I'm in FICC trading- we use swaps (and other credit derivatives) to hedge our long end duration:
1) Why does an interest rate swap have no duration, but it does have a DV01?
Every spread product has duration and DV01 since all are sensitive to underlying moves in rates. To calc duration on a swap it's your notional/DV01 * 10k. As your swap reaches maturity the duration and DV01 factors down. Longer duration swaps, say 10Y vs 2Y, will inherently have more duration.
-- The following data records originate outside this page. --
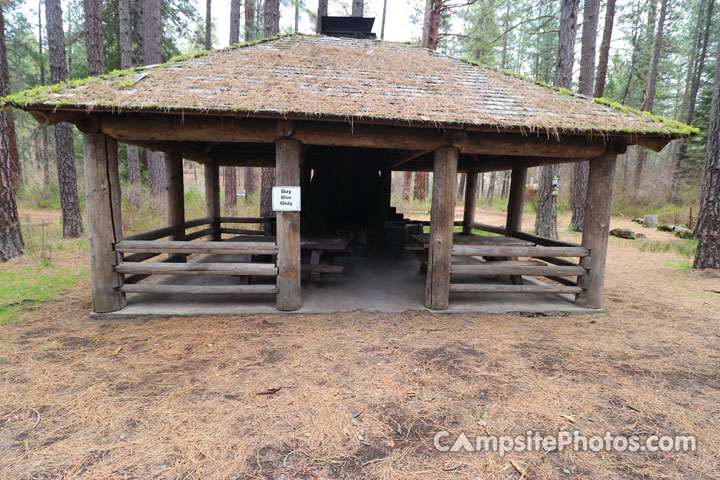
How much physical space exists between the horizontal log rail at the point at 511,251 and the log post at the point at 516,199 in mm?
2394

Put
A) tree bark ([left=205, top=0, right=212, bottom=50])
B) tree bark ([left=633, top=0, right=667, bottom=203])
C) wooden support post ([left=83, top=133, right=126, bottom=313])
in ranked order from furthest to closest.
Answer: tree bark ([left=633, top=0, right=667, bottom=203]) → tree bark ([left=205, top=0, right=212, bottom=50]) → wooden support post ([left=83, top=133, right=126, bottom=313])

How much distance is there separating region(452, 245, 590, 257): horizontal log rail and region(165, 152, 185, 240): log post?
5.25 m

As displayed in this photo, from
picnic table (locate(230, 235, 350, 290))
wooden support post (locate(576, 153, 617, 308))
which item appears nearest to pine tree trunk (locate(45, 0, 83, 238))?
picnic table (locate(230, 235, 350, 290))

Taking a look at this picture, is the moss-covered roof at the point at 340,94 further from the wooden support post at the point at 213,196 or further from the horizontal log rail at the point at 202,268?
the wooden support post at the point at 213,196

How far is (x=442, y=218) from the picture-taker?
4984 millimetres

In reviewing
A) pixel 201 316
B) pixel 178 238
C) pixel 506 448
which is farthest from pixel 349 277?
pixel 506 448

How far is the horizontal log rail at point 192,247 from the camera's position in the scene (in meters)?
4.74

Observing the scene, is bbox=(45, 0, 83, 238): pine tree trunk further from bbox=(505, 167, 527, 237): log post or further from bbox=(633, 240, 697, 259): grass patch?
bbox=(633, 240, 697, 259): grass patch

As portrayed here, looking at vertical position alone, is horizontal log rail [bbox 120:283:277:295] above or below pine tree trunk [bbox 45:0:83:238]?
below

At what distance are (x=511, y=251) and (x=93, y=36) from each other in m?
11.7

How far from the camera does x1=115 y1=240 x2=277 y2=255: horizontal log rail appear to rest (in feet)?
15.5

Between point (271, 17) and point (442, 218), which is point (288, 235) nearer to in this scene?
point (442, 218)

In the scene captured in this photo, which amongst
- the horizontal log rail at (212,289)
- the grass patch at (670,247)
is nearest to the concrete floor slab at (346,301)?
the horizontal log rail at (212,289)

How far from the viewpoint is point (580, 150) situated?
5078mm
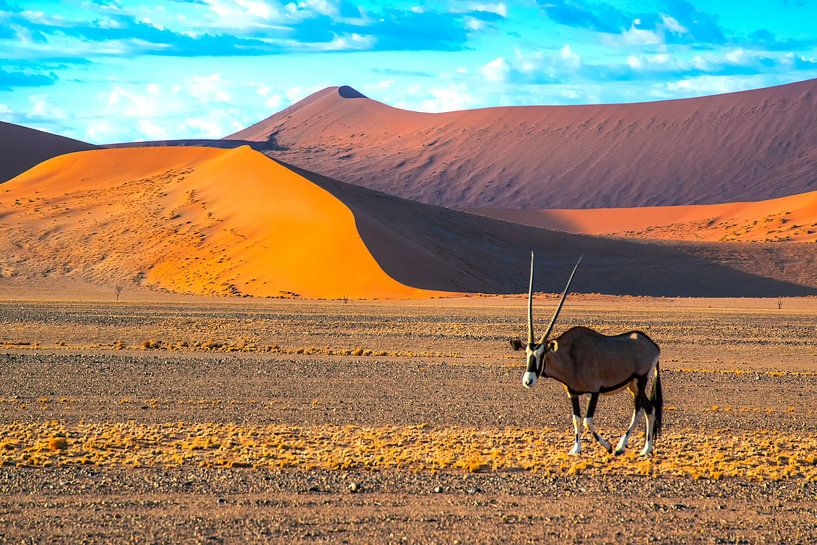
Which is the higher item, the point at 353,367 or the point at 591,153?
the point at 591,153

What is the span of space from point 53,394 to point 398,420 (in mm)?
5262

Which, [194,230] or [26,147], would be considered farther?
[26,147]

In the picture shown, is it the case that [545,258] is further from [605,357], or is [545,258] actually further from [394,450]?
[605,357]

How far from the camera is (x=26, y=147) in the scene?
358 feet

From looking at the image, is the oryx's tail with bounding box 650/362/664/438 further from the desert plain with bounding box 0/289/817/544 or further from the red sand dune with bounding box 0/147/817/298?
the red sand dune with bounding box 0/147/817/298

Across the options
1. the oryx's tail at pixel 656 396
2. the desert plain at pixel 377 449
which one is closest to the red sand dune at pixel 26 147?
the desert plain at pixel 377 449

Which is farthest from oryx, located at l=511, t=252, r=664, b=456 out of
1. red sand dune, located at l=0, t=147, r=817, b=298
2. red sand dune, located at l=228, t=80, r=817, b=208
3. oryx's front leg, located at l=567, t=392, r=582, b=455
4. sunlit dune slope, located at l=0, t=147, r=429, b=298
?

Ex. a 10Y swap will have a duration slightly less than 10 depending on how much time to maturity left on the position.
For 2 and 3, do not think of each leg of the swap having DV01. Rather, the entire swap itself (both legs) is one position with DV01 depending on if you are paying/receiving fixed vs float.
2) What does it mean for the fixed leg of an interest rate swap to have positive DV01?
If you pay fixed and receive float, the entire swap has a positive DV01. Rates sell off (go higher), and you receive positive PnL on the position = positive DV01.
3) Similarly, why does the floating leg of a swap have negative DV01, but contributes to positive DV01 since investor is paying floating?
If you are paying floating and receiving fixed, the DV01 is negative since as rates go higher you need to pay out a higher amount which results in negative PnL on the position and thus negative DV01.